Thursday, February 18, 2010

THE LEUTY LIFEGUARD STATION

The Leuty Lifeguard Station

The Beaches, Toronto

Thursday, January 22, 2009


"This bleak but beautiful picture reflects the bleakness of the outlook of that cold January day. Sean and I had driven up from Maryland in the early hours of the previous day to retrieve my car that had been shipped by train from Vancouver. Alas, the car was still stranded on the train, and was to be so for another few days. Snowbound in the frozen north when we should have been somewhere down in the south nearing New Orleans, we had an acute sense of displacement, of being in the wrong place at the wrong time. Yet as the trip unfolded I realized that this is an illusion, and that wherever I happen to be is the right place to be, even if it’s not where I intended to be. It’s all about outlook: this may appear to be a bleak picture, yet I treasure it as one of the most beautiful images of the whole journey."

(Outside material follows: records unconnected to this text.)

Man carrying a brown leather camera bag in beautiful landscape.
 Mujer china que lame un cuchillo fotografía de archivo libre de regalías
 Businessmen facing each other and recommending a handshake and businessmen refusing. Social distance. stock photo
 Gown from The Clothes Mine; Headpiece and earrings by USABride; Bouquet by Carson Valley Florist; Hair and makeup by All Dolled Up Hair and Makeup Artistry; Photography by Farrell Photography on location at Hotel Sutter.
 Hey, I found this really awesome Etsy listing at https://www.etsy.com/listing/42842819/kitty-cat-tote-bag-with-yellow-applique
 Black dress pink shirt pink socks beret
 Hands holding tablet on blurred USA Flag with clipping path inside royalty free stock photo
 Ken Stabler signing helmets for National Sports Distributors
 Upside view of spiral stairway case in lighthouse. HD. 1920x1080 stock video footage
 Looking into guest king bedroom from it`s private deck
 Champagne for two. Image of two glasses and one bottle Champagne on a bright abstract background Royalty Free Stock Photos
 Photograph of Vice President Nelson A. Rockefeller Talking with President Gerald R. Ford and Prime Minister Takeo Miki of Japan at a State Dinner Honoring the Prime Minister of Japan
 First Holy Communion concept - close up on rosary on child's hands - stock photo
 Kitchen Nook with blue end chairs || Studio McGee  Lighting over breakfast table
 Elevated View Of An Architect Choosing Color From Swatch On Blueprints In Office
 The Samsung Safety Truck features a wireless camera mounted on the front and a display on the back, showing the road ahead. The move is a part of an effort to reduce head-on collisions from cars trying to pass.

In many ways this is the heart of my vision - the epitome of what the whole journey came to mean for me - something that in the year that has followed has sometimes been obscured and yet I have come back to it again and again.


For reasons that I need not go into now, I decided to ship my car from Vancouver to Toronto by train. This was in a year, unlike the present, when there was record snowfall in Vancouver - such that on the day I intended to take my car to the train depot for shipping the weather was so bad that it was decided to delay it for a week or so. This together with the fact that the train was then delayed leaving Vancouver meant that when I arrived in Toronto my car had not arrived. In fact at that point (January 12) it had not even left Vancouver. I had no choice but to rent a car and begin the first part of my journey with the intention and necessity of returning to Toronto when the car had arrived.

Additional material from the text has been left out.